My heart dropped to my stomach immediately and a pang of pain spread through my chest. With each second that passed, I could literally feel my heart breaking into a million and one pieces, each one piercing and spreading pain through my system.

I blinked back tears, as they rushed to the back of my eyes. If I didn’t find a way to get a hold of myself, I was going to start crying.

I turned my gaze in the direction Xander went to and my heart ached.

Maybe if I went after him? Would he give me an audience then? Maybe if I made him see just how sad I was, he would reconsider and start talking to me again. Not only that, maybe he would finally clear the air about this whole Kieran nonsense, because I refused to believe it was actually real. Or maybe I was just in denial.

Only when a couple of minutes had passed did I realize he wasn’t coming back. With a heavy heart, I pulled myself towards the kitchen.

“Stupid Kieran.” I muttered underneath my breath. I clenched my fists by my side, and even as the sharp tip of my nails dug into my skin, I didn’t stop. I imagined curling my hand around Kieran’s neck, and it was surprisingly satisfactory for me. Just to snap that stupid little neck of hers.

My insides burned with an equal amount of rage and sadness. My breath hitched in my throat, and the mere task of breathing felt nothing more than a strenuous task. I wouldn’t even be surprised if I passed out any moment from now.

I started to rant.

“How dare she come in here and ruin everything? Ruin everything I’d worked so hard for this way. How dare she try to steal Xander away from me?! I saved her, brought her here and she had the audacity to do this?! I curse the day I saved her from-”

The rest of my words hung in my throat as I bumped into someone.

“I’m sorry.” Alice’s voice reached my ears, even before I saw her.

“I didn’t mean to bump into you. I didn’t see you there.” she said.

“It’s fine.” It wasn’t fine, but I didn’t have the strength or time to get into an argument with Alice.

Even if I did, the chances of me breaking down mid argument were pretty high.

“It’s fine-” I muttered beneath my breath.

“Are you crying?” Alice asked, and I frowned as I raised my hand to my face and indeed I felt the tears that had rolled down my cheeks. Shit.

“What’s wrong?” she asked and I furiously wiped my tears away.

“I’m not- It’s none of your business” I said as I tried to walk round her, before her next statement stopped me.

“You found out didn’t you?” she asked and call me crazy, but I could swear on my life that I didn’t imagine the smug smile that made its way to Alice’s lips.

“You finally found out.” she said, a knowing look stuck on her face.

“Found out what?” I raised an eyebrow. I was sick of her games but I was curious to see what exactly she thought she knew.

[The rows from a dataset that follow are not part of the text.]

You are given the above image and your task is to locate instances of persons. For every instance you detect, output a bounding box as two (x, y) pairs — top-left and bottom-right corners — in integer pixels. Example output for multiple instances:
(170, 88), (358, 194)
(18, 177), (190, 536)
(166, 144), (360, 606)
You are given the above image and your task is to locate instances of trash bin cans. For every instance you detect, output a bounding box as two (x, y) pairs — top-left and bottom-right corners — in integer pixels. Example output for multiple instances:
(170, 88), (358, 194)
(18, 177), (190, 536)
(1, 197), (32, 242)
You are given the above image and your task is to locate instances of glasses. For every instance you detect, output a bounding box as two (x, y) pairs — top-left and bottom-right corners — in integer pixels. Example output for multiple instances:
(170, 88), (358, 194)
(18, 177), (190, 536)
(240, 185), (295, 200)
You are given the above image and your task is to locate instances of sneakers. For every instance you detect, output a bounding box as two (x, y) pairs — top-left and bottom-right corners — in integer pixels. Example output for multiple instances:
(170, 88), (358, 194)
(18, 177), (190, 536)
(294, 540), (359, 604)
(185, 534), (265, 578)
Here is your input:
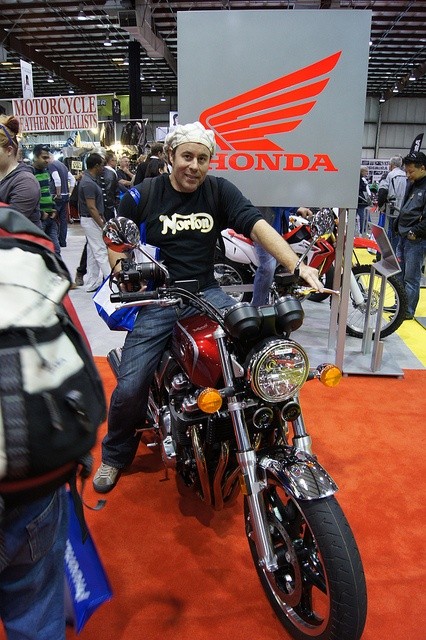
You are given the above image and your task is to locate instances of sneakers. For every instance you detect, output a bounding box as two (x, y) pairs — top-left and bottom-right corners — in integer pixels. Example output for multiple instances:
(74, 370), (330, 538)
(93, 462), (119, 491)
(59, 242), (65, 246)
(75, 273), (83, 285)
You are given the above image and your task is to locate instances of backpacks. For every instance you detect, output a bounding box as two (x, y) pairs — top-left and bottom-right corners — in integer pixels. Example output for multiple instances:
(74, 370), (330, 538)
(0, 204), (106, 512)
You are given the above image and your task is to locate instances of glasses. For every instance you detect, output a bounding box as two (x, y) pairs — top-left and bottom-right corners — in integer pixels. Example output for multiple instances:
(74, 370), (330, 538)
(407, 153), (414, 158)
(0, 124), (13, 145)
(112, 159), (117, 161)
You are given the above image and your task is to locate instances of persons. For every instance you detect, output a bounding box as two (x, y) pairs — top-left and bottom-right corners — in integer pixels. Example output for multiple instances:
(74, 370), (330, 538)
(2, 117), (43, 235)
(378, 155), (408, 266)
(383, 150), (426, 321)
(91, 127), (324, 494)
(1, 478), (69, 639)
(116, 143), (167, 190)
(359, 165), (372, 235)
(31, 144), (77, 256)
(73, 149), (116, 292)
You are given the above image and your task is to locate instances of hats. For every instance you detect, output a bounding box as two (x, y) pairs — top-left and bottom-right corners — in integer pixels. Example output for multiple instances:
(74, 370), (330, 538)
(164, 121), (214, 154)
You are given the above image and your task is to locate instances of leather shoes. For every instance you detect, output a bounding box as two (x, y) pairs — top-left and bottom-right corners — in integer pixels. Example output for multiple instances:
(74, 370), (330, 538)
(86, 282), (99, 291)
(384, 305), (397, 311)
(390, 313), (414, 320)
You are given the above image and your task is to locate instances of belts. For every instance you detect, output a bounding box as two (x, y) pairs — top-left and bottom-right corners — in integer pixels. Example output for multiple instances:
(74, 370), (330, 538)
(80, 214), (102, 217)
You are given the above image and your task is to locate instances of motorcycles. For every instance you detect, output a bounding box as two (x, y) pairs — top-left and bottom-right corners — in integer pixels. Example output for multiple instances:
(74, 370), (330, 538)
(103, 207), (368, 640)
(213, 208), (407, 340)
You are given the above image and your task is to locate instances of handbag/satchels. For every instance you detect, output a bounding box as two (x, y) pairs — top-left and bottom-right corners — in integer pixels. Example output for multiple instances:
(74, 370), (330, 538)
(92, 188), (160, 331)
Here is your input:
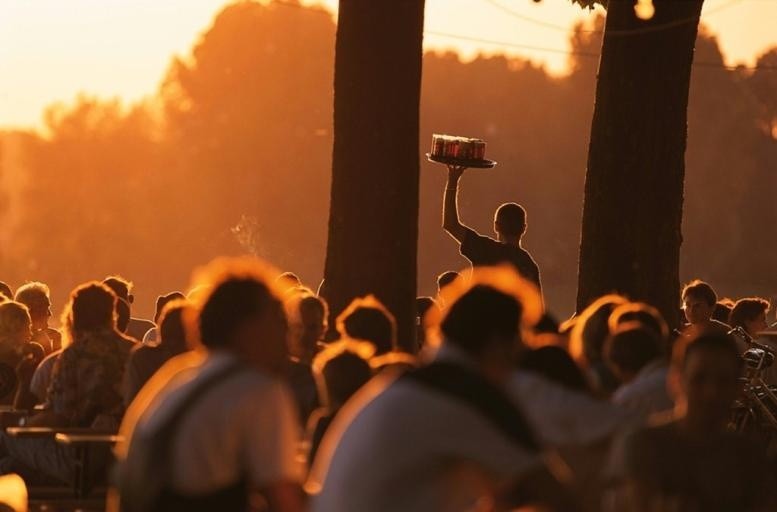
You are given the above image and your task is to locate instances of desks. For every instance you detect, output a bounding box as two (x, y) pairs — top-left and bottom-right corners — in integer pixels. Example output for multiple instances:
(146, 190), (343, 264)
(0, 404), (125, 512)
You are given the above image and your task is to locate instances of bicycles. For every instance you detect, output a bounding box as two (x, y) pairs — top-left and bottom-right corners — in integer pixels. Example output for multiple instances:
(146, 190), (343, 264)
(670, 323), (777, 441)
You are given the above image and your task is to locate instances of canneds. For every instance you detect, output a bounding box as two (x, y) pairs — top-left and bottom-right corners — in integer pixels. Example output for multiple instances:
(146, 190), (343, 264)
(431, 134), (486, 162)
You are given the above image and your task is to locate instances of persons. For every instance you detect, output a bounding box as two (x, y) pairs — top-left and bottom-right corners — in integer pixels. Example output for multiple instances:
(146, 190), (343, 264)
(0, 269), (776, 511)
(444, 165), (541, 289)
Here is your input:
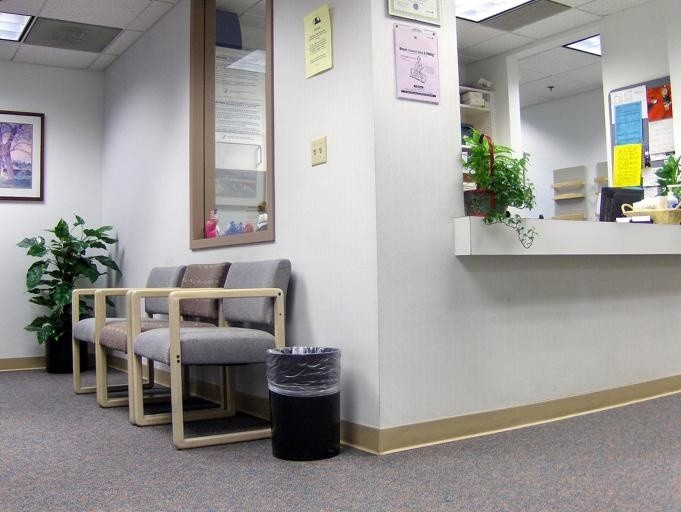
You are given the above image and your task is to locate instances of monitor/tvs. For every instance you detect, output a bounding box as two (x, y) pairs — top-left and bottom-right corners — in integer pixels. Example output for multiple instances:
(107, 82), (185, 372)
(600, 186), (644, 222)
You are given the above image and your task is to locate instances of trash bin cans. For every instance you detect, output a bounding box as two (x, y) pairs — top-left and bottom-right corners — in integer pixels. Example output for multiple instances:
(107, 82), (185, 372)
(265, 346), (341, 461)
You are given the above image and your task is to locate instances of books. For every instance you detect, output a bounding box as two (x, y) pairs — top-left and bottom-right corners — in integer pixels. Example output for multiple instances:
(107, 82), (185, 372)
(460, 90), (485, 107)
(460, 122), (480, 191)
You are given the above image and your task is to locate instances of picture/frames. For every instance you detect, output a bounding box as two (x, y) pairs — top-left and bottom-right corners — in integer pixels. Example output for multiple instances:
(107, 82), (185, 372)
(388, 0), (442, 27)
(214, 168), (266, 208)
(0, 110), (45, 201)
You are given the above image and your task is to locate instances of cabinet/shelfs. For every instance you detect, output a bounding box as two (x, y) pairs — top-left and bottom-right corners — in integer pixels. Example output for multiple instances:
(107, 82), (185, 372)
(550, 180), (586, 221)
(459, 86), (495, 191)
(593, 178), (609, 216)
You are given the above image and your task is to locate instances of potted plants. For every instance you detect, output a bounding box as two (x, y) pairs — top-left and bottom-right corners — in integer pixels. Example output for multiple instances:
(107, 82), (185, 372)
(15, 212), (123, 374)
(460, 126), (541, 248)
(654, 154), (681, 211)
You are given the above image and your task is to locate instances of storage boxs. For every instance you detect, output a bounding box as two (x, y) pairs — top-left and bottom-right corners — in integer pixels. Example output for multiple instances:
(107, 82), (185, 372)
(461, 91), (482, 101)
(464, 99), (485, 107)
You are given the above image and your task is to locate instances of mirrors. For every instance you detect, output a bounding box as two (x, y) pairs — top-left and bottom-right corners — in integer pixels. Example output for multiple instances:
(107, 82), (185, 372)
(187, 1), (275, 250)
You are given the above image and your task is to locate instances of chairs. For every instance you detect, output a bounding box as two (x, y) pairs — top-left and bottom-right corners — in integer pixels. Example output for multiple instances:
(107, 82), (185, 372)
(97, 261), (237, 428)
(70, 265), (190, 409)
(129, 258), (290, 451)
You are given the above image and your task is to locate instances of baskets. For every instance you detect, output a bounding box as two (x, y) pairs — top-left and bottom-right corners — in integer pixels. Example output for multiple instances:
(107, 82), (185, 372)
(621, 202), (681, 225)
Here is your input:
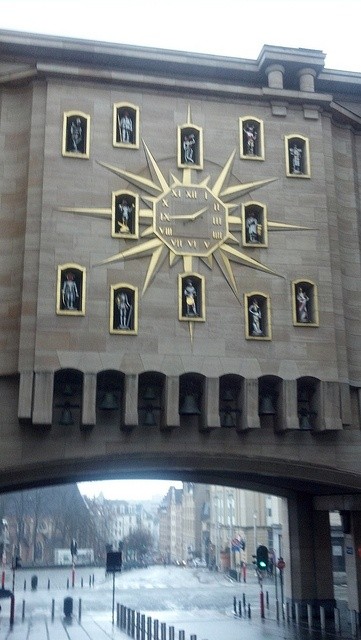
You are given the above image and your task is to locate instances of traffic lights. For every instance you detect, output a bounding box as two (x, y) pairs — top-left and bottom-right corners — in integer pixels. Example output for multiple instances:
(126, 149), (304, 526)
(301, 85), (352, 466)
(258, 545), (269, 570)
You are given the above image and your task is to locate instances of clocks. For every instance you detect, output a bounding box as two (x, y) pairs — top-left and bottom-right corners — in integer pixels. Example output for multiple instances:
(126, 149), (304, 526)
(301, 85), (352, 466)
(149, 183), (231, 257)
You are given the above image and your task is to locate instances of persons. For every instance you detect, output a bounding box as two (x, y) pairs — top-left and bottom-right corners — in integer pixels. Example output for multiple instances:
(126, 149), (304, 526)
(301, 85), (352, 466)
(288, 144), (304, 175)
(249, 298), (265, 337)
(118, 198), (135, 229)
(70, 118), (84, 151)
(243, 122), (259, 155)
(118, 110), (133, 142)
(245, 212), (260, 244)
(181, 277), (198, 316)
(181, 133), (197, 163)
(60, 270), (80, 311)
(294, 284), (312, 323)
(115, 289), (133, 328)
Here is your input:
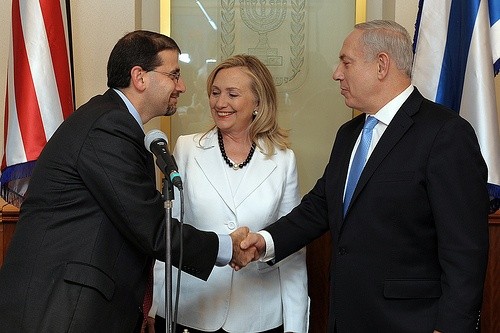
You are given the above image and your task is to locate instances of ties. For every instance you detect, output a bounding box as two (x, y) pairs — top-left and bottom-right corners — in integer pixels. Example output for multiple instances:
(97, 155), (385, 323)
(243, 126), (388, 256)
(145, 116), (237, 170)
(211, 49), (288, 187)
(344, 116), (379, 218)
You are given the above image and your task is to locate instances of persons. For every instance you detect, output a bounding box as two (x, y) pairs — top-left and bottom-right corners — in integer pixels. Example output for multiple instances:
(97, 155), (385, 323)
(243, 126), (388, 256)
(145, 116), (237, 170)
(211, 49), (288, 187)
(229, 20), (488, 333)
(0, 29), (259, 333)
(149, 54), (309, 333)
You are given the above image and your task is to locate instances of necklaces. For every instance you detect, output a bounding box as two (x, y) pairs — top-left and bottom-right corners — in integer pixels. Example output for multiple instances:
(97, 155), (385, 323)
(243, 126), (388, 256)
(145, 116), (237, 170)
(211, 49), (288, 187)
(218, 127), (255, 170)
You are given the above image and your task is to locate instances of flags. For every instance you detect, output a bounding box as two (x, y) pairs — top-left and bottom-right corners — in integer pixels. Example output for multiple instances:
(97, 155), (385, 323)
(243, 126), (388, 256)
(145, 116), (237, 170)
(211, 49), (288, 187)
(0, 0), (75, 210)
(410, 0), (500, 217)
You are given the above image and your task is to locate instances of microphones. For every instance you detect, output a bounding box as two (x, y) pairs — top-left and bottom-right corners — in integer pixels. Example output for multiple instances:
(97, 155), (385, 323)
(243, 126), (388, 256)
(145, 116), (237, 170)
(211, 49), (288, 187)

“What are you talking about?” I asked.

“Kieran and Alpha Xander are mates.” She shrugged, like she hadn’t just dropped a bombshell.

“How the hell did you know that?” I barked. Has she been eavesdropping?

“I’ve known for a long while now.” she said and I almost gasped. Alice knew before me? But how? Alice’s smile was unnerving.

“I guess you’re late to the party,” she added.

“That bastard.” I cursed, finally letting some steam out. Anger bubbled in my veins at Alice’s revelation. It was one thing to be kept in the dark, but the fact that I was practically the last to find out about it all just wasn’t acceptable.

“That lowlife! How dare she?!” I almost yelled.

“For what it’s worth, I don’t think it’s normal.” Alice said with a frown on her face.

“What could the Alpha possibly see in her?” she said, confusion on her face.

I stared at Alice, finally seeing her in a new light. I hadn’t always paid much attention to her, but maybe, just maybe it was high time all of that changed.